**WHAT THIS TASK INVOLVES**
Reproduce all the entries, matching the original word for word.

[Stored records]
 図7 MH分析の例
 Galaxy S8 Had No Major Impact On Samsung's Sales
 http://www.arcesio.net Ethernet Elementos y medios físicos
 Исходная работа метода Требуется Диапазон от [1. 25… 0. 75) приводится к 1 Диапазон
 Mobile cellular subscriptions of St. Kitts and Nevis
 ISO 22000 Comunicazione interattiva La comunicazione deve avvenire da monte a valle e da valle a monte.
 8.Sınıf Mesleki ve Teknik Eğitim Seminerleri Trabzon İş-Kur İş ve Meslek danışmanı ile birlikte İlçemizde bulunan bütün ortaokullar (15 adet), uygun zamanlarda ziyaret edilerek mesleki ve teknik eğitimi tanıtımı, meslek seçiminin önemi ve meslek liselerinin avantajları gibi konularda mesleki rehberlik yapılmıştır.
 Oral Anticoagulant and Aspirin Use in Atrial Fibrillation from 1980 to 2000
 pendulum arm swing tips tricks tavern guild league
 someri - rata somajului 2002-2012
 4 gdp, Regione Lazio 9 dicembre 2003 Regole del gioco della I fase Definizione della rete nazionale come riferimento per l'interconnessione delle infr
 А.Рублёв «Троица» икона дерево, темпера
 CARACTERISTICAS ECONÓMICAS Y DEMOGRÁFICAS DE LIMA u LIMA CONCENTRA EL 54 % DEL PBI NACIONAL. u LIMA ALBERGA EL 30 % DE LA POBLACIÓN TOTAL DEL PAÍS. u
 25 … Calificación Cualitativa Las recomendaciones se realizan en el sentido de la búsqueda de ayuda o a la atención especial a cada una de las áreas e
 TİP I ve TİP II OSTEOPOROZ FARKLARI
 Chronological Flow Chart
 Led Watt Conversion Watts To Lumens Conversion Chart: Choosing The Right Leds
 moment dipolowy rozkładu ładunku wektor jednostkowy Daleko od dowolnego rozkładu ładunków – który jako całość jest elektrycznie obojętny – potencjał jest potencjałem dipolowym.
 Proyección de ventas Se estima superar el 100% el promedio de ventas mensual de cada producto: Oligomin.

**SOLUTION**
 図7 MH分析の例
 Galaxy S8 Had No Major Impact On Samsung's Sales
 http://www.arcesio.net Ethernet Elementos y medios físicos
 Исходная работа метода Требуется Диапазон от [1. 25… 0. 75) приводится к 1 Диапазон
 Mobile cellular subscriptions of St. Kitts and Nevis
 ISO 22000 Comunicazione interattiva La comunicazione deve avvenire da monte a valle e da valle a monte.
 8.Sınıf Mesleki ve Teknik Eğitim Seminerleri Trabzon İş-Kur İş ve Meslek danışmanı ile birlikte İlçemizde bulunan bütün ortaokullar (15 adet), uygun zamanlarda ziyaret edilerek mesleki ve teknik eğitimi tanıtımı, meslek seçiminin önemi ve meslek liselerinin avantajları gibi konularda mesleki rehberlik yapılmıştır.
 Oral Anticoagulant and Aspirin Use in Atrial Fibrillation from 1980 to 2000
 pendulum arm swing tips tricks tavern guild league
 someri - rata somajului 2002-2012
 4 gdp, Regione Lazio 9 dicembre 2003 Regole del gioco della I fase Definizione della rete nazionale come riferimento per l'interconnessione delle infr
 А.Рублёв «Троица» икона дерево, темпера
 CARACTERISTICAS ECONÓMICAS Y DEMOGRÁFICAS DE LIMA u LIMA CONCENTRA EL 54 % DEL PBI NACIONAL. u LIMA ALBERGA EL 30 % DE LA POBLACIÓN TOTAL DEL PAÍS. u
 25 … Calificación Cualitativa Las recomendaciones se realizan en el sentido de la búsqueda de ayuda o a la atención especial a cada una de las áreas e
 TİP I ve TİP II OSTEOPOROZ FARKLARI
 Chronological Flow Chart
 Led Watt Conversion Watts To Lumens Conversion Chart: Choosing The Right Leds
 moment dipolowy rozkładu ładunku wektor jednostkowy Daleko od dowolnego rozkładu ładunków – który jako całość jest elektrycznie obojętny – potencjał jest potencjałem dipolowym.
 Proyección de ventas Se estima superar el 100% el promedio de ventas mensual de cada producto: Oligomin.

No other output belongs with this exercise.